El jefe de la Asociación Nacional de Policías Negros ha advertido que las fuerzas policiales están peligrosamente cerca de hacer cambios "poco meditados" en la guía antirracista tras el asesinato del estudiante de 18 años Henry Nowak. Andy George, inspector jefe del Servicio de Policía de Irlanda del Norte, dijo al programa Today de BBC Radio 4 que cualquier movimiento para redactar un compromiso antirracista a la luz del caso era puramente "reactivo".

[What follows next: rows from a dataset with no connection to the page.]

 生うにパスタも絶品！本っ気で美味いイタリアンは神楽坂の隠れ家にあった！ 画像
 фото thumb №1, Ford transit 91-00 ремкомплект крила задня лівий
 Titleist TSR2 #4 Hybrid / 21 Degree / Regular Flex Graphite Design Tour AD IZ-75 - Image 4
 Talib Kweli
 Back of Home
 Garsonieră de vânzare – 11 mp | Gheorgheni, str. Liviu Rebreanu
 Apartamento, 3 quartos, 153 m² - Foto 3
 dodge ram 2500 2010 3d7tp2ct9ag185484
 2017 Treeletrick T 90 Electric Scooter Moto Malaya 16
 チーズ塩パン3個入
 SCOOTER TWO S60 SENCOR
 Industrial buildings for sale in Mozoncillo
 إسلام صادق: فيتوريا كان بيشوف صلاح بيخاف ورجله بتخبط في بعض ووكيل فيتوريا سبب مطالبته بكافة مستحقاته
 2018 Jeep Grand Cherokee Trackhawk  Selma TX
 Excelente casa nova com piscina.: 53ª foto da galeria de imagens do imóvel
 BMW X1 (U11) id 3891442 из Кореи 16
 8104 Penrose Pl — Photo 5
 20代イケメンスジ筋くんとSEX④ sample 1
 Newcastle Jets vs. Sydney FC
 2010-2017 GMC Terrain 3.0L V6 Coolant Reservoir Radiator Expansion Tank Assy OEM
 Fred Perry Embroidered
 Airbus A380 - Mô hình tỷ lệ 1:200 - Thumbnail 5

Sus comentarios llegaron justo después de que el exministro del Interior Jack Straw dijera al Telegraph que había habido una "sobrecorrección" dentro de la policía desde el asesinato en 1993 del adolescente negro Stephen Lawrence. Straw afirmó que "grupos de presión vocales" habían ejercido demasiada influencia y urgió a tener "mucho más cuidado" con la guía racial policial. Nowak fue arrestado por agentes mientras yacía moribundo después de que su atacante, el sij de 23 años Vickrum Digwa, afirmara falsamente que había sido abusado racialmente por el estudiante. Digwa fue condenado a cadena perpetua con un mínimo de 21 años el lunes.

La Oficina Independiente de Conducta Policial (IOPC) está investigando la respuesta de los agentes. Mientras tanto, el Consejo Nacional de Jefes de Policía está considerando reformular un compromiso antirracista que establece que garantizar la igualdad racial "no significa tratar a todos 'igual' o ser 'ciego al color'" - después de que políticos de la oposición lo señalaran como evidencia de estándares desiguales. George dijo: "Definitivamente hay lecciones que aprender del caso de Henry Nowak... Para que avancemos y el ministro de Policía diga 'eso necesita ser corregido o investigado ahora mismo' - para nosotros, cuando hemos presionado por cosas que afectan a comunidades negras o individuos negros, nunca hemos visto a la policía moverse tan rápido como lo que están defendiendo ahora". Añadió: "Creo que es reactivo al auge actual que estamos viendo en las redes sociales y en diferentes áreas de la vida pública en este momento".

Straw era ministro del Interior cuando el Informe Macpherson calificó a la Policía Metropolitana de institucionalmente racista tras el asesinato de Stephen Lawrence. Ahora dice al Telegraph que "las cosas estaban desajustadas en ese momento" pero que las reacciones "van demasiado lejos en la otra dirección". La baronesa Kishwar Falkner, expresidenta de la Comisión de Igualdad y Derechos Humanos, no estuvo de acuerdo en que hubiera habido una sobrecorrección, pero coincidió en que se había establecido una percepción de injusticia. Acusó a las fuerzas policiales de intentar "hacer virtud señal", advirtiendo de una "ruptura de la imparcialidad y la confianza pública", y pidió que se eliminara la formación sobre sesgos inconscientes porque está "demostrado que no funciona". Hablando en la Cámara de los Lores, la baronesa Lawrence, madre de Stephen Lawrence, expresó sus condolencias a la familia Nowak y dijo: "Creo que lo que le pasó a él nunca debería haber sucedido. Y la policía debería tener la culpa de lo que ocurrió esa noche".